If you’re still willing to expend some of that political capital we were talking about earlier, as with financial capital, a willingness to spend the political kind isn’t the same as the knowing what to spend it on.

Your down payment is discreetly discussing the matter with your closest confidants among your fellow executives. If you’re all alone in this, give up, and unless they think there’s likely to be significant support for the change among the rest of the executive leadership team, give up.

Next: Amass literature that supports your position, and that offers practical alternatives, because whatever its flaws, stacked ranking is practical. Also, with your confidants, accumulate a half-dozen to a dozen examples of good employees who left the company because of the system.

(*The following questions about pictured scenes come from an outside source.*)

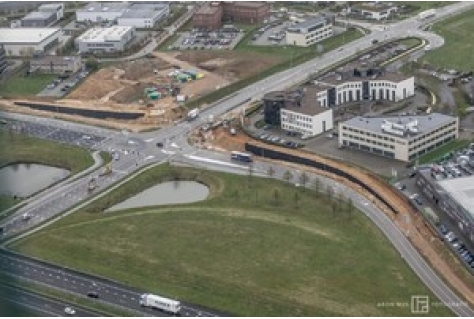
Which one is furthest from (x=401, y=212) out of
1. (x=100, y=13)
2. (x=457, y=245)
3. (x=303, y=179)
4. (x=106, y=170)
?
(x=100, y=13)

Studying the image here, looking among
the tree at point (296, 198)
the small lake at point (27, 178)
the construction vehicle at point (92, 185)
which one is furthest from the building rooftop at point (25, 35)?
the tree at point (296, 198)

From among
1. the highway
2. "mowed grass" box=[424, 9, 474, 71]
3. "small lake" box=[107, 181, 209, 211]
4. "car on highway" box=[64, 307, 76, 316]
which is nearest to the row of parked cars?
"small lake" box=[107, 181, 209, 211]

Next: Assess the head of Human Resources. He or she might be wanting to change the system, but not brave (or foolish) enough to take the lead. If so, make HR your next stop. If not, wait until just after the next review cycle — changing a system like this mid-cycle is worse than having the system. Timing matters.

Then, meet with the CEO. Announce the subject. Provide the best of the best of the literature. Explain that you’ve spoken with quite a few members of the executive team, and there’s a lot of support for doing something different.

Ask to put the subject on the agenda of the next executive leadership team meeting, at which you make your points and suggest the company bring in some independent experts to assess the situation and recommend a course of action.

Yes, consultants. There is a place in the world for them (us), and this is one of them … defusing a politically explosive situation by providing an independent perspective.

Because part of winning the point is acknowledging you might be wrong about it.

One more thing: Win or lose, your political capital is now depleted. Don’t take any other strong stands until you’ve had a chance to replenish it.

* * *

Don’t worry. I’m not trying to drum up business. This isn’t one of my consulting topics. It isn’t even one of our (aka Dell Global Business Consulting’s) topics.